During the first three days they found no evidence
of old seismic lines or pump jacks, according to Putnam. “Then we saw
(a pump jack) through our binoculars. When we drove up, we found that it was
strictly decorative. We were in a fossilized petroleum equipment yard from
the Communist era. It turned out we were on the grounds of a museum built to
the glorification of the oil industry in East Germany. We went inside and
– lo and behold! – on the walls was all
this information about the history of the oil industry in that part of the
world, and thus suggested that there was real opportunity. We captured
everything by taking digital photographs of the exhibits and taking
notes.”
Between them, Putnam and Damte
had to pay three euro for admission. The value of what they learned? Priceless.

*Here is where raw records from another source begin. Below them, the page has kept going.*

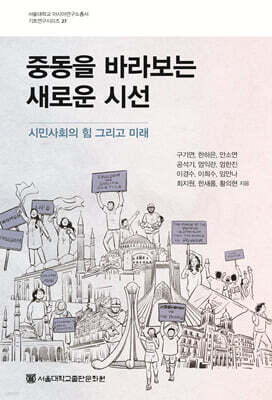 중동을 바라보는 새로운 시선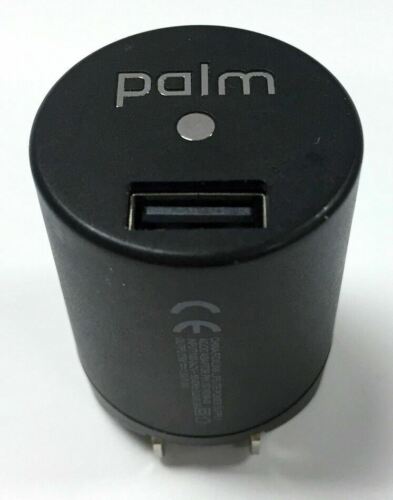 NEW OEM Palm Cell Phone USB AC Adapter Charger Pixi Treo 700/800/850 Pro Centro - 第 1/5 張圖片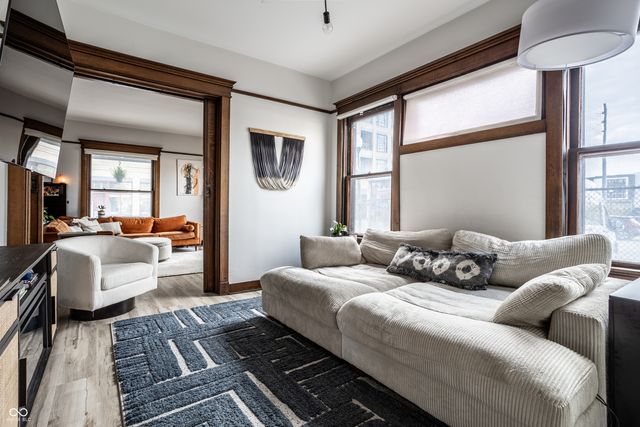 850 N College Avenue, Indianapolis, IN 46202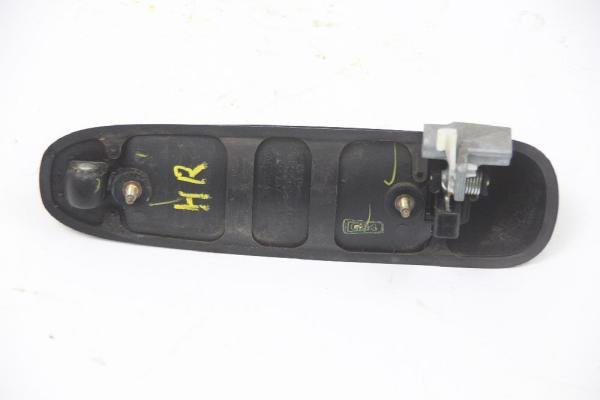 Türgriff außen hinten rechts 55360334AF Jeep CHEROKEE 2 KJ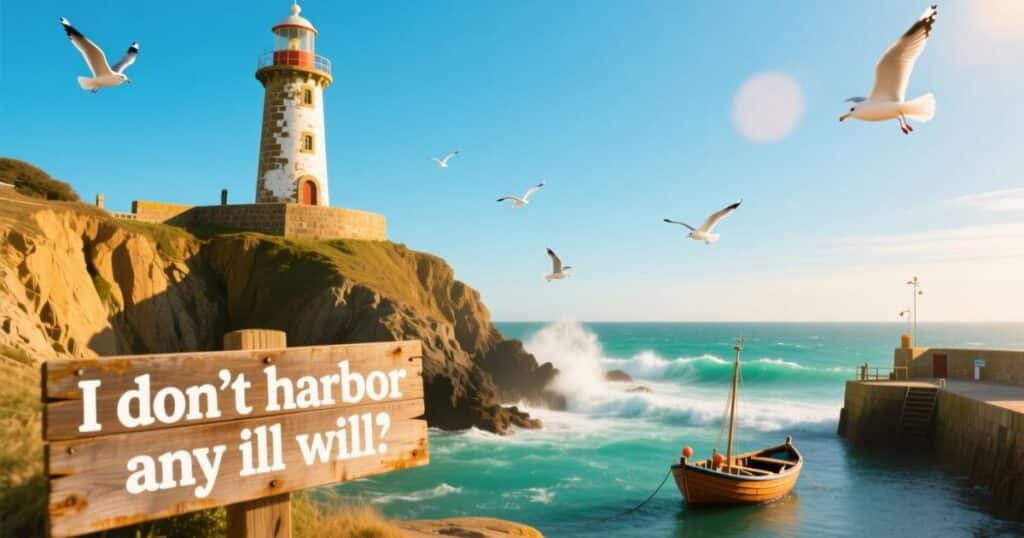 Best Lighthouse Jokes You Can't Resist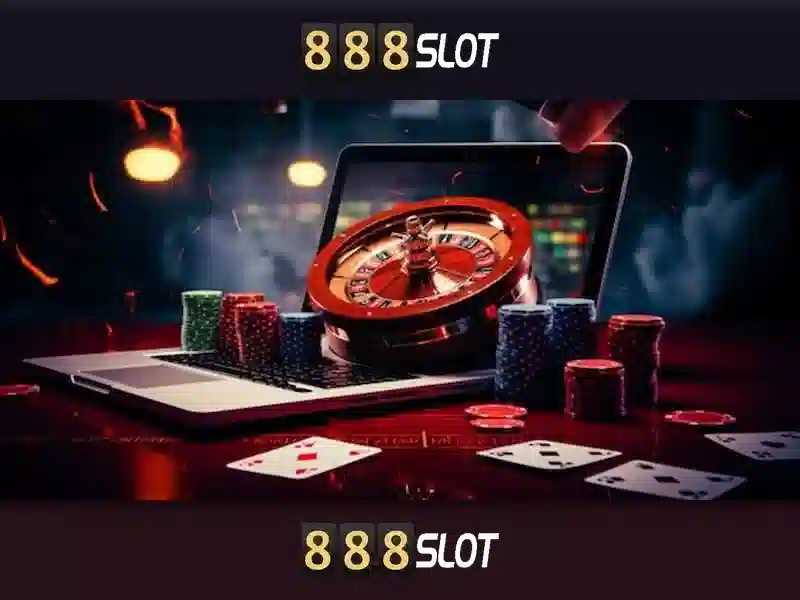 888SLOT – Trải Nghiệm Casino Đỉnh Cao Với 888slot Casino 2026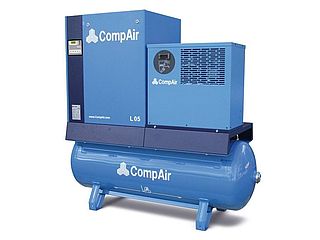 L02 - L05 & Airstation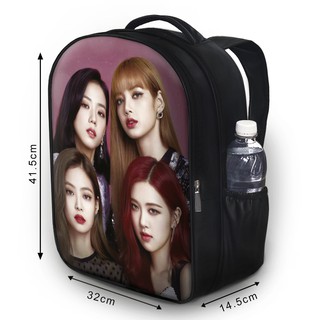 (CÓ SẴN) BALO LỚN BLACKPINK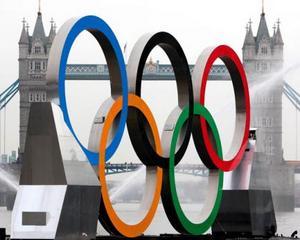 Marea Britanie sub presiune inaintea Jocurilor Olimpice de la Londra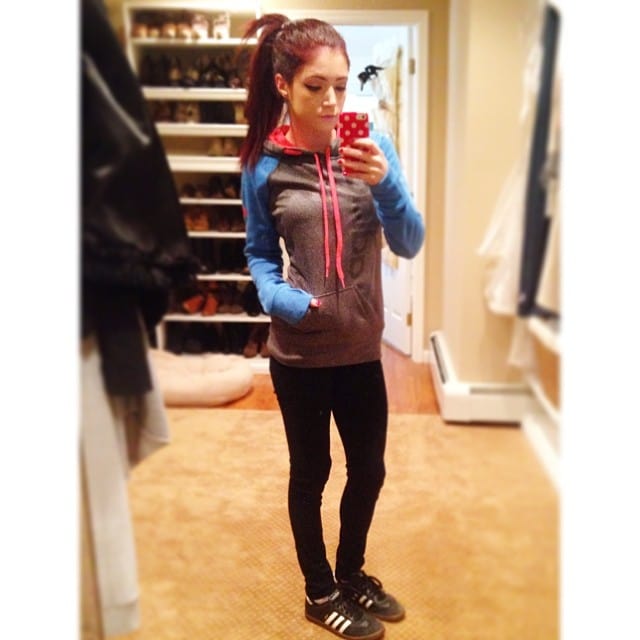 Chrissy Costanza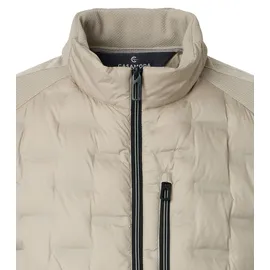 CasaModa Steppjacke beige 3XL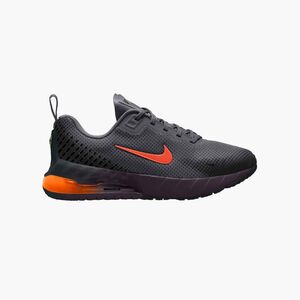 Nike Nike Air Max Phoenix Big Kids Shoe - dark grey/turf orange-off noir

As they began securing land – the company
acquired seven leases between 2007 and 2011 and is seeking more –
Putnam and his team began seeking more legacy data. They learned, for
example, about a multi-government, Communist-era consortium named
Petro-Baltic. Since government had funded the data, it was there for the
asking. No one else had asked.
Gaz de France, a French
utility, bought out East German’s EEG in 1994 and now owns its data.
After CEP brought them in as a partner in an exploration license, the French
firm released data relevant to three of the Canadian company’s
exploration licenses. The wells the company is drilling this year are based
entirely on that legacy information.
Is there a simple way to sum up this narrative?
“It’s a bit like one of those shaggy-dog stories,” said
Putnam. “A Canadian, a Dutchman and an Ethiopian go into a bar and come
out with Germany’s biggest oil and gas landholdings. It was almost just
like that. I love the historical and geopolitical part of it. What we added
was technical and economic thinking.”